Moral of the story is that elections cannot be won just on the basis of noises created on TV channels
Soroor Ahmed | Clarion India
WHATEVER may be the poll outcome in the other three states and a Union Territory the humiliating defeat suffered by the Bharatiya Janata Party in West Bengal has put up a big question mark over the very strategy adopted by it in the state.
Though there is little scope in the BJP for its leaders to openly voice their concern, resentment has started brewing up against the top leadership over the manner in which the whole election exercise was carried out and that too at the height of the pandemic. The BJP bigwigs have not learnt any lesson from the repeated defeats in the Assembly elections ever since the Delhi poll of 2015. It is an established fact beyond doubt that in 70 years ever since the first election was held in India, no party or alliance with over 300 seats in the Lok Sabha has lost so many Assembly polls as the Bharatiya Janata Party.

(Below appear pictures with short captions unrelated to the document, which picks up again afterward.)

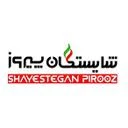 شایستگان پیروز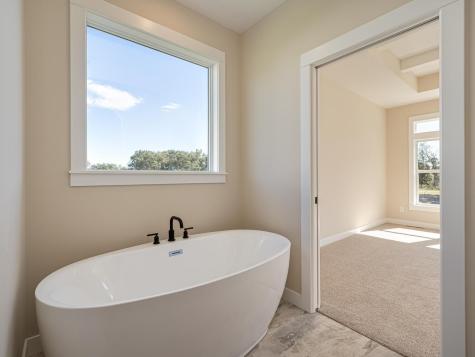 16821 Sycamore Street NW Andover MN 55304
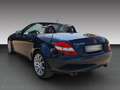 Mercedes-Benz SLK 280 3.0 V6 KAT Metallic Hardtop Navi Radio/CD Leder PD Синий - thumbnail 3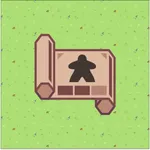 MeepleQuest icon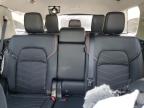 2024 Nissan Pathfinder Platinum for Sale in Marlboro, NY - Side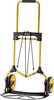 STANLEY SXWTD-FT582 SXWTD-FT582 Diable acier Charge max: 90 kg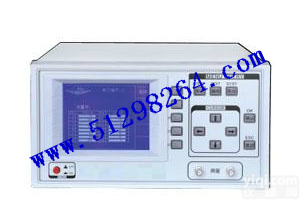 DP1105 <em>线圈</em><em>测量仪</em>/<em>线圈</em><em>测试仪</em>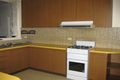 Property photo of 174 Mitchell Street Maidstone VIC 3012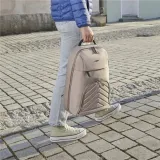 plecak-na-laptopa-hama-162-waga-z-opakowaniem-0-54-kg-liczba-komor-2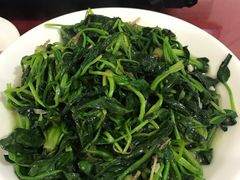 -孙家羊肉馆(庄良公路店)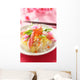 Spring Sushi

True, it won Uttar Pradesh in March 2017, but that was largely because of the quarrel which started between chief minister Akhilesh Singh Yadav and his father Mulayam Singh Yadav just on the eve of the election. Till November 2016, Akhilesh was comfortably placed and the BJP was busy answering questions raised over the November 8 demonetisation. The media, especially the television channels, largely overlooked this aspect.
The other big state which the saffron party won in recent years is Bihar where the Nitish Kumar-led National Democratic Alliance managed to win by a wafer-thin majority in November last year. This had happened when the NDA had all the advantages as the main opposition leader, Lalu Prasad of RJD, was in jail. Yet his 31-year old son and a political green-horn, Tejashwi Prasad Yadav, almost snatched victory from the NDA. Anyway, the RJD emerged as the single largest party winning 75 seats against BJP’s 74 and its alliance partner, the Janata Dal-United of Nitish Kumar just 43.
In Assam, if the BJP-led alliance is winning it is not just because of the Badruddin Ajmal factor, as the TV channels would like the people to believe. It was more because the Congress-led Mahajot had no leader of the stature of former chief minister Tarun Gogoi, who died of coronavirus on November 23. In contrast the BJP had deputy chief minister Himant Biswa Sarma, who is most likely to become the chief minister.
Since the BJP had made the election personality oriented it was bound to lose in the states where it has no such figure.
This had happened in Delhi where there was no match to the personality of Arvind Kejriwal. Similar is the case with Mamata Banerjee in West Bengal. The likes of former Chief Economic Advisor, Ashok Lahiri, or columnist Swapan Dasgupta, can be no match to Didi. The state-level figures like Dilip Ghosh, Mukul Roy, Arjun Singh, Suvendhu Adhikari, Rahul Sinha, Babul Supriyo, etc. are just paper tigers.
The BJP strategy of launching election campaign as early as November 4 last year with the arrival of Union Home Minister Amit Shah to Kolkata was a monumental blunder. It alerted the Trinamool Congress much earlier and gave it enough time to get rid of black sheep and re-group itself. The saffron party, which was organisationally not very strong, thought that it would win the election on the basis of turn-coats and a few religious slogans to polarise the society. Had the BJP launched its campaign in February it would have taken the Trinamool Congress by surprise.
Initially, it appeared that Prime Minister Narendra Modi’s trip to Bangladesh would yield big dividends. But the early analysis of the result suggests that the whole exercise in fact backfired and the party could never realise it.
The prolonging of election to eight phases and that too at the height of coronavirus boomeranged and the party paid a heavy price for it.
The moral of the West Bengal verdict is that elections cannot be won just on the basis of noises created on the television channels and by pressing into service party leaders and workers from all over the country. The grass-roots reality will have to be accepted. The silent majority speaks through ballots — or EVMs.